Il reste à expliquer pourquoi la participation directe et organisée s’est développée autour de la conception de ces espaces. Si elle n’est pas un phénomène nouveau, avec la crise de l’emploi survenue dans les années 1980, la participation directe semblait avoir souffert d’un certain recul (Martin, 1995). Comment alors expliquer que dans le même temps elle perdure au sujet de la conception des espaces de bureaux ?
[1] Fondées en 1973, l’agence nationale pour l’amélioration des conditions de travail (ANACT) et les agences régionales (ARACT) ont pour mission de contribuer à l’amélioration des conditions des travailleurs par le soutien à l’expérimentation et à la recherche, le partage d’informations et l’appui aux entreprises dans les démarches qu’elles entretiennent en ce sens :
- Réaliser des interventions auprès des structures afin d’agir sur les différents thèmes de la qualité de vie au travail (QVT) :
- Produire des supports à destination des entreprises pour leur permettre d’animer et déployer leur propre politique de qualité de vie au travail : serious game, outils d’analyse ou de pilotage, retour d’expériences, transfert inter-entreprises, etc.
- Innover dans la prise en charge des conditions de travail et de la performance des structures.
[2] De grandes entreprises de services ; on pense notamment à la Société Générale, Apple, EDF, la RATP, …
[3] Hermann Miller est l’un des principaux fabricants mondiaux de mobilier de bureau. Avec le designer Robert Propst, il produit et commercialise l’Action Office II, bureau reconfigurable, dès la fin des années 1960.

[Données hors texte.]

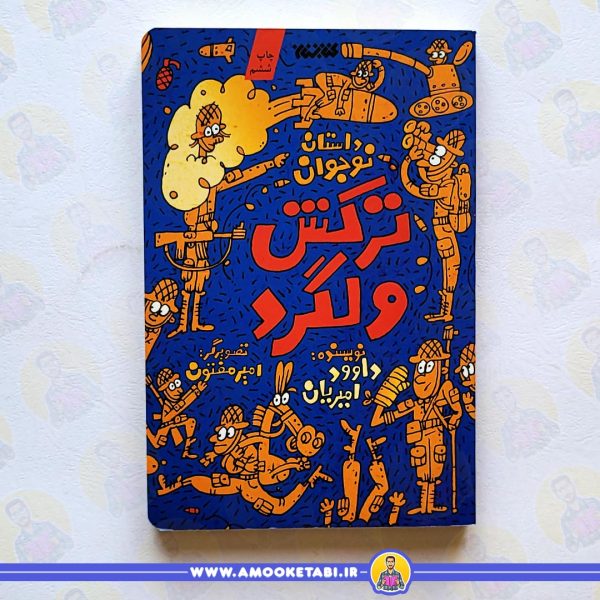 کتاب ترکش ولگرد عمو کتابی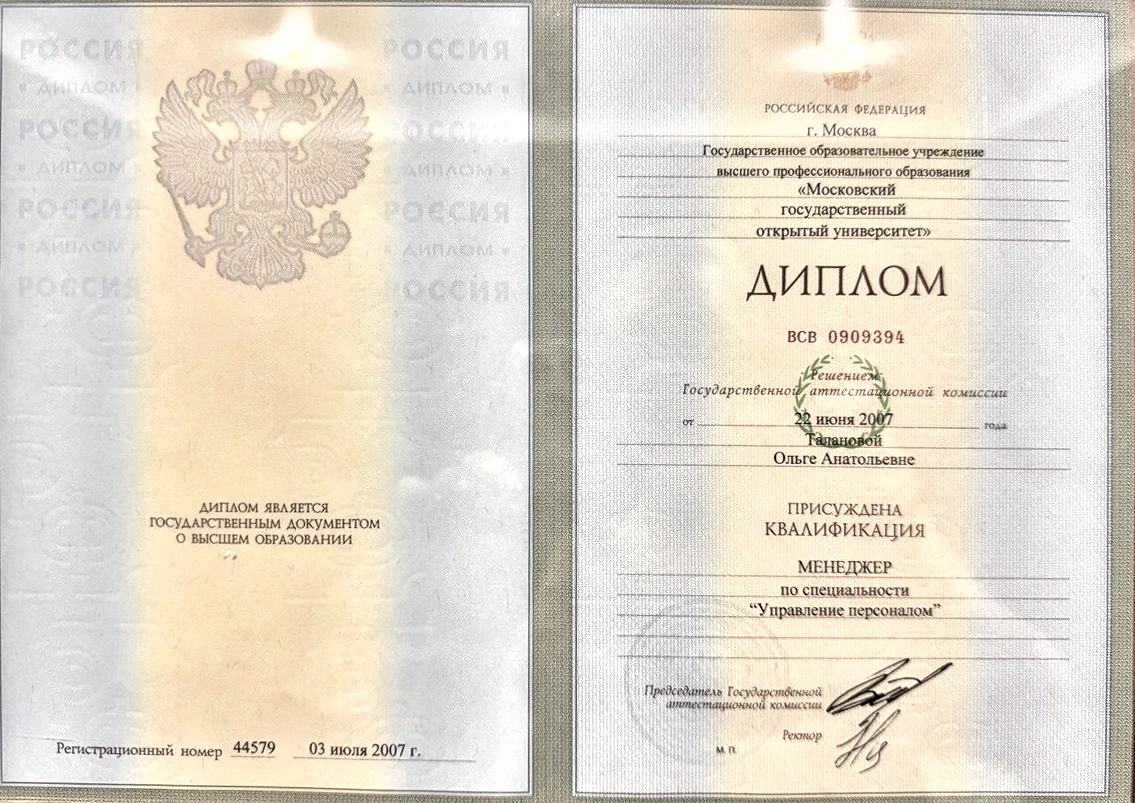 Документ: Высшее образование: управление персоналом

[4] En France, parmi les entreprises les plus connues (et toujours en activité) qui se consacrent en totalité ou en partie aux aménagements des environnements de travail tertiaires on peut citer entre autres QUATRE PLUS créée en 1986, Majorelle créée en 1986, DEGW France en 1987, Kardham en 1992, Génie des Lieux en 1995, Tetris en 2003, Parella en 2009, The Boson Project en 2012, Colliers France en 2014 (en 1976 en Australie), Factory en 2017.
[5] Parmi les plus connus, le Salon des Industries et du Commerce de Bureau (SICOB) s’est tenu à Paris tous les ans entre 1950 et 1990. NeoCon se tient chaque année à Chicago depuis 1969, Orgatec à Cologne depuis 1963, Workspace Expo à Paris depuis 2013.
[6] Office et Culture, Business Immo, Workplace Magazine, Republik Workplace … On ne compte plus les sites Internet qui diffusent des articles de tendance sur les aménagements de bureaux.
[7] L’Association des Responsables des Services Généraux (ARSEG), devenue en 2011 le réseau des directeurs des environnement de travail, renommée IDET (Inspirer et Développer les Environnements de Travail) en 2022. L’Association des Directeurs Immobilier (ADI) est créée en 1996.
[8] Dès sa création en 1995, le cabinet Génie des Lieux bâtit son expertise dans le domaine à partir de ce concept. En 2021 Kardham et Orange invitent à « considérer l’espace comme un outil de management » (Livre Blanc, p.53).
[9] Recherche de flexibilité maximum, mutualisation des espaces, transparence, ouverture, suppression de l’idée de hiérarchie, valorisation de la mobilité, suppression des espaces individuels.